Behavioral design patterns describe communication and implementation. We may use a NULL pointer to describe when a pointer doesn't point to anything. We may implement a "chain of responsibility" where we send a message along a chain of objects, and the first object with the ability to handle it, takes it and otherwise recursively passes it on. State machines help us to centralize the mode logic of a particular object.
These are quite useful and it's not a bad thing to be familiar with. The fact that I even knew about specific design patterns has helped me at work in finding a quick and effective solution to a problem.
If you keep improvising it keeps getting harder, as you make a bigger and bigger tangled mess (unless you refactor your entire code base every time you add more stuff, which gets very impractical very quickly). Using a design pattern ensures that no matter the scale of a project the complexity stays the same. For small projects the complexity is a little high, but for very large projects of production quality the complexity is very low.
IWishIKnew. There's nothing stopping you from inventing these. They are patterns which means that people already use them, someone has just identified them as a frequent solution to a common problem. By identifying and cataloguing it, it makes the rest of us aware of other common solutions.
When I first learned about them, I had realized that I'm already using quite a few of them.
Note that "why can a programmer can't simply invent these solutions" is a bit of a strange argument. A programmer could invent the STL instead of learning how to use the existing one. A programmer could invent their own C++ wrapper for Win32 and WinSock2 instead of using SFML. Some of the design patterns are quite complex, and being aware of them lets you implement them much easier than figuring it out from scratch. That's especially true when you have a deadline or a competency expectation from your boss.
Design patterns in programming are essentially just words that programmers made up to better communicate solutions to common problems they have ran into with other programmers.
They aren't something that you "have" to use/learn though the chances are you are already using them without even knowing you are using them.

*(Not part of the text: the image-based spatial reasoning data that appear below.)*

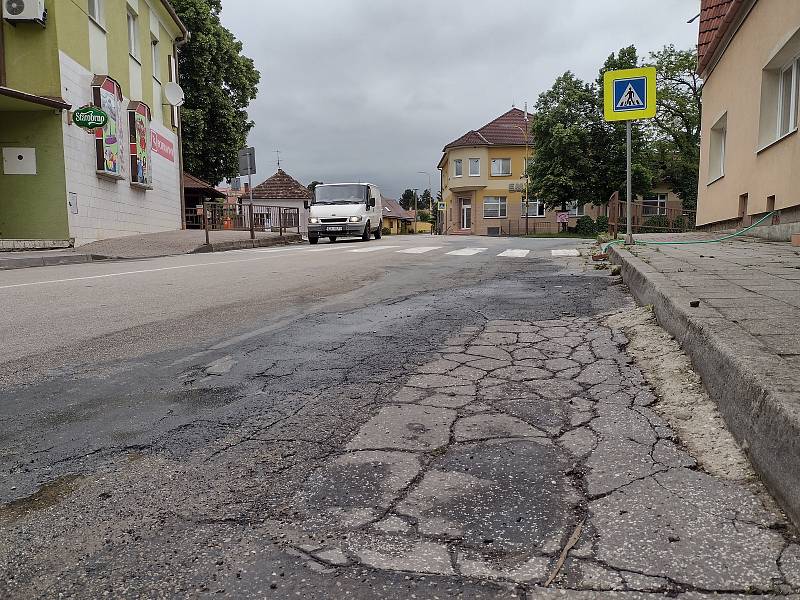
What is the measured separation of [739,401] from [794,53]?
402 inches

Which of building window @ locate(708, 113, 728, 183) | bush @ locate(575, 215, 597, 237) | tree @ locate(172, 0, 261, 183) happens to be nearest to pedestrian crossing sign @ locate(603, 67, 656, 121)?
building window @ locate(708, 113, 728, 183)

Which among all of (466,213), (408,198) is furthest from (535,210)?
(408,198)

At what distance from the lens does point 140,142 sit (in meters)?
20.4

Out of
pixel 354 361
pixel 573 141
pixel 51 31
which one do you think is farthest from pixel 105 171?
pixel 573 141

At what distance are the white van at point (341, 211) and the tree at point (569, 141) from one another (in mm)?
18577

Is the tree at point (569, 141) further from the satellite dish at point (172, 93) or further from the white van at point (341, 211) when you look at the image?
the satellite dish at point (172, 93)

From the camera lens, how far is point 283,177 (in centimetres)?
6369

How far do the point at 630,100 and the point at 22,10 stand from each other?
13865 millimetres

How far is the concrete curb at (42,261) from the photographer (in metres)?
11.8

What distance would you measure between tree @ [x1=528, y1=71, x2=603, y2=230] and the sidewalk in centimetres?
2213

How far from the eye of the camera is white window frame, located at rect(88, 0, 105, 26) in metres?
17.5

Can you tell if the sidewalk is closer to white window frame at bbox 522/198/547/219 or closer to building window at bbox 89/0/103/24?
building window at bbox 89/0/103/24

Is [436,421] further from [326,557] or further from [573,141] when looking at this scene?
[573,141]

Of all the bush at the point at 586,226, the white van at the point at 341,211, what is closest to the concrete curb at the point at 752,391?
the white van at the point at 341,211
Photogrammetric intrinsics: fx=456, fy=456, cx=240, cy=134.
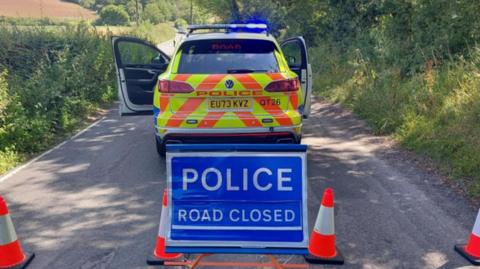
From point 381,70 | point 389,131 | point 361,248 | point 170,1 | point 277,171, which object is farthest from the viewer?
point 170,1

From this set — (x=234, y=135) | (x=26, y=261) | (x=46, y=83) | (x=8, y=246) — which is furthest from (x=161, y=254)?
(x=46, y=83)

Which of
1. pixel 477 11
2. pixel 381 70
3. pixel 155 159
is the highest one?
pixel 477 11

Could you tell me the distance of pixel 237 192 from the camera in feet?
10.9

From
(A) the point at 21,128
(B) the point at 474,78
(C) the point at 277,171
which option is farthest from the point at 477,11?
(A) the point at 21,128

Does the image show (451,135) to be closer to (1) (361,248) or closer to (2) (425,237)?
(2) (425,237)

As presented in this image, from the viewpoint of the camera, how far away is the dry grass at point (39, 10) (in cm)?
1938

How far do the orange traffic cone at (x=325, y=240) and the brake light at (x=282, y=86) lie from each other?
7.03 ft

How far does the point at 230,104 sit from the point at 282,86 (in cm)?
68

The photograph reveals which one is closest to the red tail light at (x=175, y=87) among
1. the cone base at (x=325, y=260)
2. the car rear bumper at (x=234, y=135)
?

Now with that said learning common design patterns can help you though because it gives you a toolbox full of designs to help solve common problems that you will run into in your programs. But let me stress that you should only use design patterns if they fit a certain problem you have and not the other way around.
By that I mean don't at the start of a project say well I am going to do this project using XYZ pattern because it is cool and I like it. Only use them when they are the best choice for a certain problem and make sure you put thought into why you need to use it.
Basically don't design your whole project around specific design patterns just so you can say you used them.
The only reason I mention this is because so many people when they first find out about design patterns (Myself included) go way overboard in using them when they aren't needed and it ends up making the program way more complicated then it needed to be and much more unmanageable.
I think design patterns are not all that helpful until you've been programming for some period of time and have encountered a few of them on your own (although, maybe you didn't recognize them when you did.) I think it becomes easier, then, to hold a higher level view of what you're doing when you've learned to recognize those patterns and it definitely becomes easier to discuss with others what your code is doing when you have that vocabulary in common, and I think that is the primary utility of design patterns - to facilitate the exchange of ideas.